Throughout the week-long exercise, the 180th medical team worked side-by-side with about 1,500 other Soldiers, Airmen and local civilian emergency response teams rescue, extract, decontaminate and treat the victims of the tornado.
"My favorite part of the training is the camaraderie that is built between the Air Force and the Army," said Staff Sgt. Chris Ice, an aerospace medical technician at the 180th Fighter Wing. "It shows two different forces with different jobs can work together, with the same goal in mind, to help people."
A rubble pile, designed to enable rescue crews to navigate through confined and unstable spaces to evacuate casualties, simulates the difficulties of working and maneuvering in and around collapsed structures, often while wearing full chemical protection gear. This gear, called Tyvex suits, are specially designed to keep chemicals from absorbing into the skin.
"We are all trained in collapsed structure and confined space extraction," said 2nd Lt. Janeen Przysiecki, a clinical nurse officer for the wing. "We have all been HAZMAT trained and RIG certified."
Response International Group, or RIG, is a required course for CERFP personnel where they are taught confined space rescue, repelling, ropes and heavy machine operation.
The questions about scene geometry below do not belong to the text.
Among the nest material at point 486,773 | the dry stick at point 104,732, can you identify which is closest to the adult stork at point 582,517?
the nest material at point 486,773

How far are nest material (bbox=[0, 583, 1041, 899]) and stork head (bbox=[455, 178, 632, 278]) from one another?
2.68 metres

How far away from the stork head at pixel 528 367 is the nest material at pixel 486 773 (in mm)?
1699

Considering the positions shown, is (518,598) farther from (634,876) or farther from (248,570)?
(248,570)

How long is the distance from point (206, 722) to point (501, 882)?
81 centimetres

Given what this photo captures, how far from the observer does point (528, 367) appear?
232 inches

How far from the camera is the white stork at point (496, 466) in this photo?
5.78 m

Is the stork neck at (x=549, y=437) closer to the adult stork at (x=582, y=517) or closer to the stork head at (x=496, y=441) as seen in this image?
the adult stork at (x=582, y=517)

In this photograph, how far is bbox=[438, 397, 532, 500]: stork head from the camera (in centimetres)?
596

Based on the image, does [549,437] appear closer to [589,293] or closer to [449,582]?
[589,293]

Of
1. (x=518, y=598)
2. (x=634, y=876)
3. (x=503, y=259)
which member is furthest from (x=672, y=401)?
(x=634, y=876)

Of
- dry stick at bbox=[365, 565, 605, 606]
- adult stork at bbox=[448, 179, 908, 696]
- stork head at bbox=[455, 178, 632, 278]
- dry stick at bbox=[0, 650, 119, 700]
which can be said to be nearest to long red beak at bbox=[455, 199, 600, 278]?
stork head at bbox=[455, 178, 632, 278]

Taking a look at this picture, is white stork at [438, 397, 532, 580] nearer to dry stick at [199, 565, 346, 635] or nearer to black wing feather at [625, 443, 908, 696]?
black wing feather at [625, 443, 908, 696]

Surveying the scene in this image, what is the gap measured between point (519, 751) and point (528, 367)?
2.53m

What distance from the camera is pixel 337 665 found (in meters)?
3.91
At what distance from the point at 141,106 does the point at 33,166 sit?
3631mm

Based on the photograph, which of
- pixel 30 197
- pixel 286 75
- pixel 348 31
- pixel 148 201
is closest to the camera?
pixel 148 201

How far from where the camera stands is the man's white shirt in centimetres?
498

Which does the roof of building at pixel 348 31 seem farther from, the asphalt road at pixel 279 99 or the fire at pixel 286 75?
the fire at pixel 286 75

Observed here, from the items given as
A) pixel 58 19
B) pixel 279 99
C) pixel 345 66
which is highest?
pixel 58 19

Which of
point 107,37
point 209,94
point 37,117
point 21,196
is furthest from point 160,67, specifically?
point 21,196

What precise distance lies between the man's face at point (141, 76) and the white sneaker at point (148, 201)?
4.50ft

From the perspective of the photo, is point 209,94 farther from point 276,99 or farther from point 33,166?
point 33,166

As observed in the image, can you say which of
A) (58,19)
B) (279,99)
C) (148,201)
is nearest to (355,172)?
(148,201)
Ohio's CERFP team serves the Federal Emergency Management Agency's region five, supporting Ohio, Michigan, Indiana, Illinois, Wisconsin and Minnesota. The team's mission is to provide immediate response to the governor in searching disaster sites, rescuing casualties, decontaminating them, performing medical triage and initial treatment to stabilize them for transport to nearby medical facilities.
The 180th joined the Ohio team in 2007, completing five weeks of initial training, earning all necessary certifications. The team continues to participate in additional training exercises each year, totaling about two weeks each year.
"Although it is just training, we all take great pride in the fact that we could be called at a moment's notice to help save lives on such a large scale," said Przysiecki. "It's an Air Force medic's dream to be used in this scenario."
This year, the National Guard Bureau, in collaboration with the Department of Defense and the states has created a larger response organization called the Homeland Response Force. Ohio, along with Washington state., has been selected as the first two teams to stand up the first of 10 future HRFs.
The June press release announcing the creation of the HRF stated that the HRFs will allow the DoD a robust ability to respond to a domestic CBRNE incidents while recognizing the primary role that the governors play in controlling the response to incidents that occur in their states.
"CERFP is a mission set that is tied directly to our minuteman heritage," said Col. Mark E. Bartman, 180th Fighter Wing commander. "As members of the National Guard we must be prepared to meet the needs of our citizens and heed the call of our state commander in chief - the governor, when needed anywhere, anytime."
180th team members include Maj. Ted Liszeski, 2nd Lt. Janeen Przysiecki, Staff Sgt. Chris Ice, Staff Sgt. Amber Wonderly, Senior Airman Cassandra Brockway, and Senior Airman Cody Gomez.